练习目标
把下面材料中从含有“Which of the elements”的那一行开始、到含有“4. (x=276, y=33)”的那一行结束的部分改写成 Markdown 表格，列名用“序号”和“内容”，每行一条，只写这一段。空行和图片都不要放进表格。

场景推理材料
========
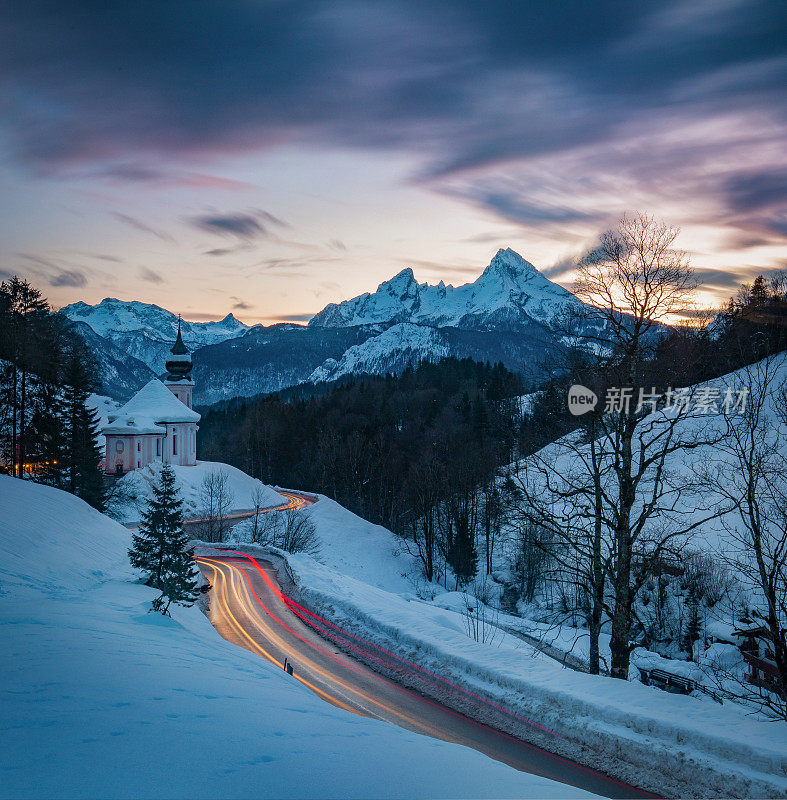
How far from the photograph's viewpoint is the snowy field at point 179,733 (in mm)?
5418

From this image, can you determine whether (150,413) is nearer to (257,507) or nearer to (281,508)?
(281,508)

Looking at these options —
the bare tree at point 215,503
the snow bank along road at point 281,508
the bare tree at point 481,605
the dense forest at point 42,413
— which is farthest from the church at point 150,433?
the bare tree at point 481,605

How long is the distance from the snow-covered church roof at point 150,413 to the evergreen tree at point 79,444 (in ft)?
60.3

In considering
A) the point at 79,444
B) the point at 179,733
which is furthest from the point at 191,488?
the point at 179,733

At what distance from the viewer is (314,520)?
2063 inches

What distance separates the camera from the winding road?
978 centimetres

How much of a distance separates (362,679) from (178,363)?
66227mm

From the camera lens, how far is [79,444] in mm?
37750

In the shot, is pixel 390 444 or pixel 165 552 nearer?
pixel 165 552

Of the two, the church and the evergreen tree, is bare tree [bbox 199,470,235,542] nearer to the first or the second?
the church

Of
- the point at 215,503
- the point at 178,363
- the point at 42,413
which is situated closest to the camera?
the point at 42,413

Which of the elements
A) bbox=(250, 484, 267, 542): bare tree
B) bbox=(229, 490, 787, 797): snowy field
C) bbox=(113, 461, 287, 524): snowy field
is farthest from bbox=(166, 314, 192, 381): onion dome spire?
bbox=(229, 490, 787, 797): snowy field

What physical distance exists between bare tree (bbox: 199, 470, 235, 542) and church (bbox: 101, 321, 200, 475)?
5290 millimetres

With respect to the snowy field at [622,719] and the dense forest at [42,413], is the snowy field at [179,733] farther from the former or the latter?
the dense forest at [42,413]
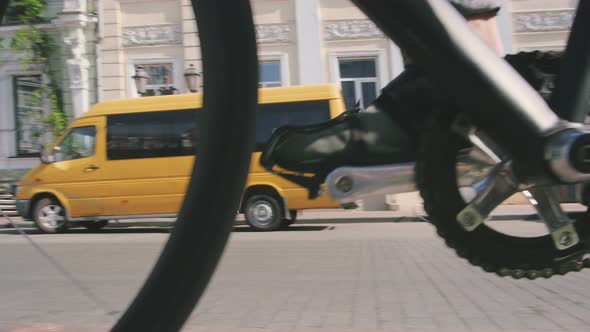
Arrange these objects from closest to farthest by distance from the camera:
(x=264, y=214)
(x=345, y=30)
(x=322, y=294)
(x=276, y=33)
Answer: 1. (x=322, y=294)
2. (x=264, y=214)
3. (x=345, y=30)
4. (x=276, y=33)

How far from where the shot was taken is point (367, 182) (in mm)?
1091

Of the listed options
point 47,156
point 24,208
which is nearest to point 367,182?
point 47,156

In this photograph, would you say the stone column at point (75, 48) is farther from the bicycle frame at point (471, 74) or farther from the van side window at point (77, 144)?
========
参考回答
| 序号 | 内容 |
|---|---|
| 1 | Which of the elements |
| 2 | A) bbox=(250, 484, 267, 542): bare tree |
| 3 | B) bbox=(229, 490, 787, 797): snowy field |
| 4 | C) bbox=(113, 461, 287, 524): snowy field |
| 5 | is farthest from bbox=(166, 314, 192, 381): onion dome spire? |
| 6 | bbox=(229, 490, 787, 797): snowy field |
| 7 | What physical distance exists between bare tree (bbox: 199, 470, 235, 542) and church (bbox: 101, 321, 200, 475)? |
| 8 | 5290 millimetres |
| 9 | With respect to the snowy field at [622,719] and the dense forest at [42,413], is the snowy field at [179,733] farther from the former or the latter? |
| 10 | the dense forest at [42,413] |
| 11 | Arrange these objects from closest to farthest by distance from the camera: |
| 12 | (x=264, y=214) |
| 13 | (x=345, y=30) |
| 14 | (x=322, y=294) |
| 15 | (x=276, y=33) |
| 16 | Answer: 1. (x=322, y=294) |
| 17 | 2. (x=264, y=214) |
| 18 | 3. (x=345, y=30) |
| 19 | 4. (x=276, y=33) |